▶ Extract:
# # # #

I use 1-2 drops of bluing solution in like a gallon of water (until the water is a very faint blue) and use it as a final rinse after shampoo and conditioning (SheaPet - non-whitening shampoo) just before I dry Tofu off with a towel -- once a week, three times a month (groomer once a month). There might be a slightly blue tinge while he's still soaked, but it disappears. I have read through the ingredients and I think it's safe, especially when I dilute it so much. People are always commenting about how clean and white he is or asking me how I keep him so white. Hope that helps.


----------



## Snuggle's Mom (Jan 3, 2008)

I use Biogroom Whitening Shampoo for our 8 1/2 month old Chrissy and I am very, very satisfied with it. I for one, would not use any bluing on my dog and would not take any chances that it might do some harm. I am sure that there are other whitening shampoos that are available for you to try.

Snuggle's & Chrissy's Mom


----------



## kathym (Aug 5, 2006)

THERE ARE PLENTY OF WHITENING SHAMPOO'S OUT THERE AND I USE THEM EVERY 4-5 WEEKS . EVERY WEEK I USE A REGULAR GOOD SHAMPOO AND RINSE .ALL THE WHITENING ONES LEAVE THE HAIR A LITTLE DRY.
I JUST STARTED USING LE POOCH --POOCH BRIGHT SHAMPOO AND THERE CONDITIONER I LIKE THE RESULTS VERY MUCH.
I WOULD NOT USE A BLUING .


----------



## marleysmom (Apr 16, 2008)

So far I haven't found a whitening shampoo I really like. The ones I've used seem to give no better results than his regular one. I was thinking of this for his paws and belly area since they seems to get dirty the most. The rest of him stays white as snow! His coat is coming in sooo thick. I want to take him to the groomer but I'm afraid of what they might do to him. I've stopped in at a few places but I haven't found the right fit yet. Jeez I never put this much thought into MY hair stylist!!

# # # #

▶ Data extract:
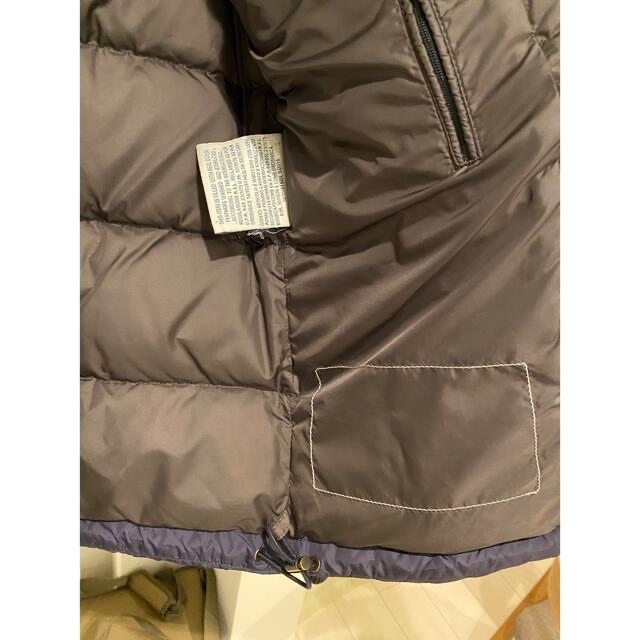 モンクレール MONCLER ダウン サイズ1 アウター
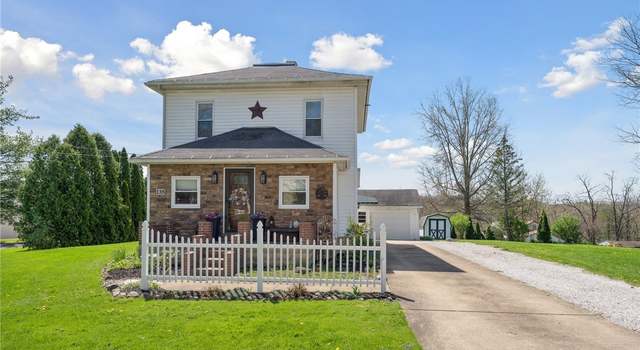 Photo of 135 E Church St, Alliance, OH 44640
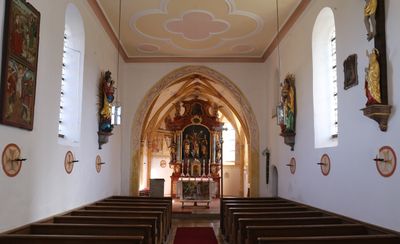 Interieur 2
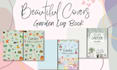 design and illustrate amazon kdp book cover design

# # # #

▶ What you are asked to do: Please return the forum thread on keeping a white dog's coat white, word for word and in full.

▶ Response to the task:
I use 1-2 drops of bluing solution in like a gallon of water (until the water is a very faint blue) and use it as a final rinse after shampoo and conditioning (SheaPet - non-whitening shampoo) just before I dry Tofu off with a towel -- once a week, three times a month (groomer once a month). There might be a slightly blue tinge while he's still soaked, but it disappears. I have read through the ingredients and I think it's safe, especially when I dilute it so much. People are always commenting about how clean and white he is or asking me how I keep him so white. Hope that helps.


----------



## Snuggle's Mom (Jan 3, 2008)

I use Biogroom Whitening Shampoo for our 8 1/2 month old Chrissy and I am very, very satisfied with it. I for one, would not use any bluing on my dog and would not take any chances that it might do some harm. I am sure that there are other whitening shampoos that are available for you to try.

Snuggle's & Chrissy's Mom


----------



## kathym (Aug 5, 2006)

THERE ARE PLENTY OF WHITENING SHAMPOO'S OUT THERE AND I USE THEM EVERY 4-5 WEEKS . EVERY WEEK I USE A REGULAR GOOD SHAMPOO AND RINSE .ALL THE WHITENING ONES LEAVE THE HAIR A LITTLE DRY.
I JUST STARTED USING LE POOCH --POOCH BRIGHT SHAMPOO AND THERE CONDITIONER I LIKE THE RESULTS VERY MUCH.
I WOULD NOT USE A BLUING .


----------



## marleysmom (Apr 16, 2008)

So far I haven't found a whitening shampoo I really like. The ones I've used seem to give no better results than his regular one. I was thinking of this for his paws and belly area since they seems to get dirty the most. The rest of him stays white as snow! His coat is coming in sooo thick. I want to take him to the groomer but I'm afraid of what they might do to him. I've stopped in at a few places but I haven't found the right fit yet. Jeez I never put this much thought into MY hair stylist!!